Ford Motor Company of Southern Africa
- Type: Subsidiary
- Industry: Automotive manufacturing
- Founded: 1923; 103 years ago
- Headquarters: Pretoria, Gauteng South Africa
- Products: Passenger vehicles Commercial vehicles
- Parent: Ford Motor Company
- Website: ford.co.za

= Ford Motor Company of Southern Africa =

South African automotive manufacturer

Ford Southern Africa, officially Ford Motor Company of Southern Africa Pty Ltd, is a South African automotive manufacturer with its headquarters in Pretoria, Gauteng.

The company is a wholly owned subsidiary of US automotive group Ford Motor Company. As of 2024, Ford had the fourth-largest market share in South Africa with about 10% of the market.

== History ==
The company was founded in 1923. A year later, the first Model Ts were assembled in Port Elizabeth.
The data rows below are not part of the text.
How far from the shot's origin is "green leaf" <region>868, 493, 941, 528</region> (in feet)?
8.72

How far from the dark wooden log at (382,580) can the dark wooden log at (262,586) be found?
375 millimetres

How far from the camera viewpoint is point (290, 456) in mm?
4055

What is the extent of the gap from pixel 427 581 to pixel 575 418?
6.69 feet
This made Ford the first automobile manufacturer in South Africa.

The assembly plant in Silverton near Pretoria was opened in 1967 (according to other sources 1968).

Together with Sigma Motor Corporation, which at that time belonged to Anglo American plc and produced Mazda models for the local market, Ford founded the South African Motor Corporation (Samcor) in 1985. In 1988, Ford withdrew from South Africa for economic and political reasons.

Samcor produced car and commercial vehicle models of the Ford and Mazda brands as well as the South African version of the Mazda 323 as Sao Penza.

A source confirms the sale of the Mazda 323 under the Sao Penza brand name in the UK between 1991 and 1992.

With the renewed takeover of Samcor shares (45%) in 1994 Ford returned to South Africa.

In 2000 Ford took over the majority of the Samcor shares, which became the Ford Motor Company of Southern Africa. Since 2014, the Mazda brand has again been distributed via its own dealer network.

The Ford Ranger is currently produced in Silverton. In addition, the FMCSA has an engine factory opened in Struandale near Port Elizabeth in 1964. The units manufactured there are exported to 148 countries.

==Models==
From 1971 to 1987, the Ford Cortina Pick-up (from 1982: Ford P100) was manufactured in South Africa. It was based on the respective Cortina model and was exported to Europe from 1982.

After the merger with Samcor, Ford began to badge-engineer its European models - Ford Escort and Ford Sierra - with Mazda-based Ford Laser / Ford Meteor and Ford Telstar. The Ford Husky was based on the Mitsubishi L300.

The model Sierra XR8 achieved international fame, of which a total of 250 vehicles were produced between 1984 and 1988. The vehicle, which can be recognized externally by the air inlets on the bonnet, made around 209 hp with a displacement of 5 liters.